In the most recent Moody’s quarterly “Aaa Sovereign Monitor” report, they cite concerns about “debt affordability” and hint that it is possible for the unthinkable to happen. This of course was picked up by all major media outlets and the echo chamber went into full effect.
I’m sure that a lot of people who want to believe in the bear case will jump on this because it makes a lot of sense. But let me explain why I think this is nonsense and just another brick in the wall of worry.
First of all, why in the world would anyone listen to Moody’s? or any other rating agency? If anyone had a doubt before the credit crisis, their behavior as the courtesans of the sub-prime fiasco cemented the fact that their opinion has absolutely zero relevance to actual market reality.
Second, if you actually read what Moody’s wrote in their report you realize that the media has exaggerated to a large extent their message.
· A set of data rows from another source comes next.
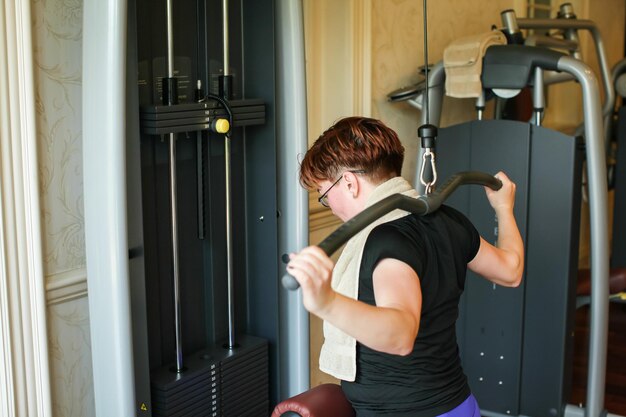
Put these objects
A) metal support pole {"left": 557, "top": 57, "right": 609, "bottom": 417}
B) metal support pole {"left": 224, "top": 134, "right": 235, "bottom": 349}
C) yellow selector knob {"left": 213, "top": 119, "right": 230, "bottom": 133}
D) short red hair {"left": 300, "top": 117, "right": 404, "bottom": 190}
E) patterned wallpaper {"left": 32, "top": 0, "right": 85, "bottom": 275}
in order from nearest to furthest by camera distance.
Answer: short red hair {"left": 300, "top": 117, "right": 404, "bottom": 190} → patterned wallpaper {"left": 32, "top": 0, "right": 85, "bottom": 275} → yellow selector knob {"left": 213, "top": 119, "right": 230, "bottom": 133} → metal support pole {"left": 224, "top": 134, "right": 235, "bottom": 349} → metal support pole {"left": 557, "top": 57, "right": 609, "bottom": 417}

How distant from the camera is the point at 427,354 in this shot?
1611 millimetres

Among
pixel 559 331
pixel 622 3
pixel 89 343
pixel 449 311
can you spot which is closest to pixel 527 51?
pixel 559 331

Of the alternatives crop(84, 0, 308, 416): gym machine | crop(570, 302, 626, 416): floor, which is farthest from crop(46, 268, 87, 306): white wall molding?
crop(570, 302, 626, 416): floor

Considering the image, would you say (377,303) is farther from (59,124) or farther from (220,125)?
(59,124)

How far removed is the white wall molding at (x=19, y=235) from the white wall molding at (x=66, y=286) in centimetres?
5

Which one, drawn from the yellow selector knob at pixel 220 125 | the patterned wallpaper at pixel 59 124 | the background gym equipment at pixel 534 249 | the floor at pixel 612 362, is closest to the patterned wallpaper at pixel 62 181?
the patterned wallpaper at pixel 59 124

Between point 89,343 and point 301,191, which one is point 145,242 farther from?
point 301,191

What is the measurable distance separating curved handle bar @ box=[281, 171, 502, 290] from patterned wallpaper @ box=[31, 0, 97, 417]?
938mm

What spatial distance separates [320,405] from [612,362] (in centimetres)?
259

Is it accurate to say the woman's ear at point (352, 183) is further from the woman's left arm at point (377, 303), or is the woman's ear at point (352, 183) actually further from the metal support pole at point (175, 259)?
the metal support pole at point (175, 259)

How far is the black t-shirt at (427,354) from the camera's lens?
1.59m

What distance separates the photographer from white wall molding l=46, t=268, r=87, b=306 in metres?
2.03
First of all, the title of the report is, “AAA Governments Have the Capacity to Rise to the Challenges They Face”. Beyond that, here are some excerpts:
The ratings of all Aaa governments are currently well positioned despite their stretched finances…
The recovery that has taken hold across the global economy remains fragile in several of the large advanced economies, most of which have also implemented the most aggressively expansionary fiscal and monetary policies.
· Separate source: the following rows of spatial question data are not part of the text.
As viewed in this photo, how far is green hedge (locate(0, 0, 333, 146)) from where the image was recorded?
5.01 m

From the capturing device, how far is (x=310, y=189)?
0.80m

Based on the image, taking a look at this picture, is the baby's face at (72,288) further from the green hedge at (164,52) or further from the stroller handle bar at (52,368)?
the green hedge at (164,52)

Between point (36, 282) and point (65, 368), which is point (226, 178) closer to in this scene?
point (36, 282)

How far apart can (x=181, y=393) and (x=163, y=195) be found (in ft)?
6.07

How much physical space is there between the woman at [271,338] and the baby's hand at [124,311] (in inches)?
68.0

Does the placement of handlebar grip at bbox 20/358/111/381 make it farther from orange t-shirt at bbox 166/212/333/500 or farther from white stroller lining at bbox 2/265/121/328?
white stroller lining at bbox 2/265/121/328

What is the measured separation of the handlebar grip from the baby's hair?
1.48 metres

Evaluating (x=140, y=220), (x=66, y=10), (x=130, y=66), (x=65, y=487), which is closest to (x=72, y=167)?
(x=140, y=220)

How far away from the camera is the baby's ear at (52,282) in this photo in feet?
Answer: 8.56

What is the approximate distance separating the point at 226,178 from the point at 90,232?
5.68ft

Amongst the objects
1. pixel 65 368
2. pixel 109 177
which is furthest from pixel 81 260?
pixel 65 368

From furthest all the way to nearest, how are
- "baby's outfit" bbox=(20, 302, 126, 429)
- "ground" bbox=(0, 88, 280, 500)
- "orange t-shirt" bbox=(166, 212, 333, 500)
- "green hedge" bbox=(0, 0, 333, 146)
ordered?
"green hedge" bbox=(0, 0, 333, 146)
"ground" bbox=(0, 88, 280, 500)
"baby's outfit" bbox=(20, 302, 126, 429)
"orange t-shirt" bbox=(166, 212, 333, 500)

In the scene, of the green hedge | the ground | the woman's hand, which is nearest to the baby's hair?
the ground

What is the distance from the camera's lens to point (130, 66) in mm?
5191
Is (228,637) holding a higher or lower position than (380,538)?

…debt affordability — i.e. the ratio of interest payments to government revenues — indicates that the ratings of all Aaa governments remain well positioned, despite the reduction in their ‘distance-to-downgrade’ and the widening of tail risk…
…the Aaa ratings of the UK and the US, whose debt affordability is currently the most stretched, continue to be supported by substantial ‘debt reversibility’…
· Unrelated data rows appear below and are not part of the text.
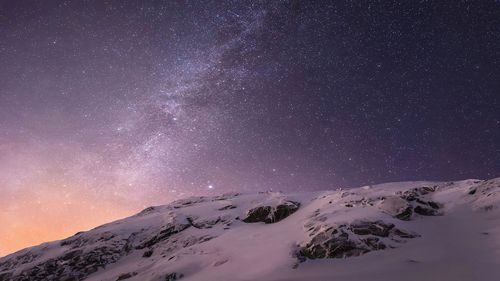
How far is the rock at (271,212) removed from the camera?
1110 inches

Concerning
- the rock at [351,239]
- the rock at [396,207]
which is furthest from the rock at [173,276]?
the rock at [396,207]

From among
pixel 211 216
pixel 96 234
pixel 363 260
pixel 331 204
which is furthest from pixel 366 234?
pixel 96 234

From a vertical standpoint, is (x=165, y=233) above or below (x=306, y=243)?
above

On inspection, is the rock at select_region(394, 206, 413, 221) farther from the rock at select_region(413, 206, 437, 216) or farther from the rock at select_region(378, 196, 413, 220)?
the rock at select_region(413, 206, 437, 216)

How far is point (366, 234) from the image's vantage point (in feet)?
60.9

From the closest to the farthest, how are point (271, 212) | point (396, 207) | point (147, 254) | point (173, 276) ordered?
point (173, 276)
point (396, 207)
point (147, 254)
point (271, 212)

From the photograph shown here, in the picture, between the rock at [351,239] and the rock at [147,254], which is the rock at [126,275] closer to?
the rock at [147,254]

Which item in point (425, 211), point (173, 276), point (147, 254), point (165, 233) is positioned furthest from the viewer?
point (165, 233)

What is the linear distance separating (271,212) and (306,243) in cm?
977

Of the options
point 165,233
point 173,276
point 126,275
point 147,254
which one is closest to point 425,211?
point 173,276

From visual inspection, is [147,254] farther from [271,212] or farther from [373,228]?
[373,228]

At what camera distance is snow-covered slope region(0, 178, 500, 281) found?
15.6m

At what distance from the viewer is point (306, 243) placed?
19125 millimetres

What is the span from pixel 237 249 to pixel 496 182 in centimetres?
1726
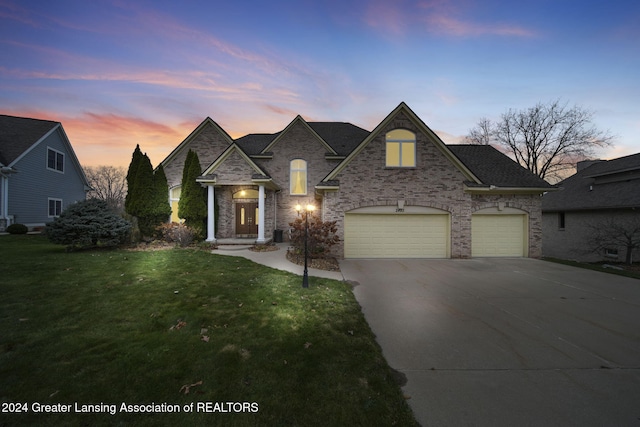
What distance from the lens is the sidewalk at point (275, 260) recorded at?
324 inches

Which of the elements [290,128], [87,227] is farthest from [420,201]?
[87,227]

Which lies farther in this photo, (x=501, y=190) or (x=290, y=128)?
(x=290, y=128)

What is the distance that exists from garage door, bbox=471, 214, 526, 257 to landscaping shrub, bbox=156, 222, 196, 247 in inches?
574

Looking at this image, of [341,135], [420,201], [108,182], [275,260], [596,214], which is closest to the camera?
[275,260]

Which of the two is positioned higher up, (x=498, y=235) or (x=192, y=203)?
(x=192, y=203)

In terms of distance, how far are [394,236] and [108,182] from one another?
2470 inches

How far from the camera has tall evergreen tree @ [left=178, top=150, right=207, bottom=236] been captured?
13.7 meters

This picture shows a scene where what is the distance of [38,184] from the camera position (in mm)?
17984

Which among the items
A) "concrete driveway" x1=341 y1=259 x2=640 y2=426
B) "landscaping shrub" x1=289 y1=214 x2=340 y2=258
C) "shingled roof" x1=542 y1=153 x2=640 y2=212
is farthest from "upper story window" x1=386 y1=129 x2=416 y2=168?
"shingled roof" x1=542 y1=153 x2=640 y2=212

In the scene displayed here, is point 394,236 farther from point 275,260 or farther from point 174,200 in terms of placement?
point 174,200

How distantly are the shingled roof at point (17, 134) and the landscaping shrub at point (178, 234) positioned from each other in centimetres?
1334

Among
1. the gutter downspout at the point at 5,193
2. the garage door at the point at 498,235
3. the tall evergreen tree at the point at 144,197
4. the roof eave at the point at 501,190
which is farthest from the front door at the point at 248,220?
the gutter downspout at the point at 5,193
Debt reversibility is where a government is able to heal itself, fiscally, after an economic shock. So basically there is nothing new here. Moody’s is saying that things got really bad, now they are a little better but we have to be careful going forward because things are really uncertain at this point. But let’s say that the exaggeration of this message is true and the US will lose its vaunted AAA rating. What will that mean exactly?
The assumption obviously is that international lenders would require a higher interest rate to lend to the US because of this alleged downgrade. But is that true?
To find out, listen to David Rosenberg. He continues to be a growling bear, and once again finds himself mostly alone, just like back in 2007. But he does not succumb to this alluring argument and instead marshals facts instead of opinion and emotion:
Canada was pushed out of AAA on October 14, 1992 and did not regain that status until July 29, 2002 — and over that time frame, the yield on the benchmark 10-year Government of Canada bond tumbled from 7.84% to 5.29% (that 255bps decline compared with a 189bps decline in comparable U.S. yields over that time frame).
Japan lost its AAA rating in February 2001 and over the next three years, the 10-year JGB yield still ended up declining almost 100bps to the lows two years later and the yield is still lower today than it was at the time of the downgrade.
Screaming headlines that warn of the US losing its status symbol of the highest debt rating may grab attention but just like the interest rate myth, I think we can safely consider this a non-issue. But as long as people view it as a concern, it will just be yet another brick in the wall of worry that the bull will climb - to the astonishment of almost everyone watching.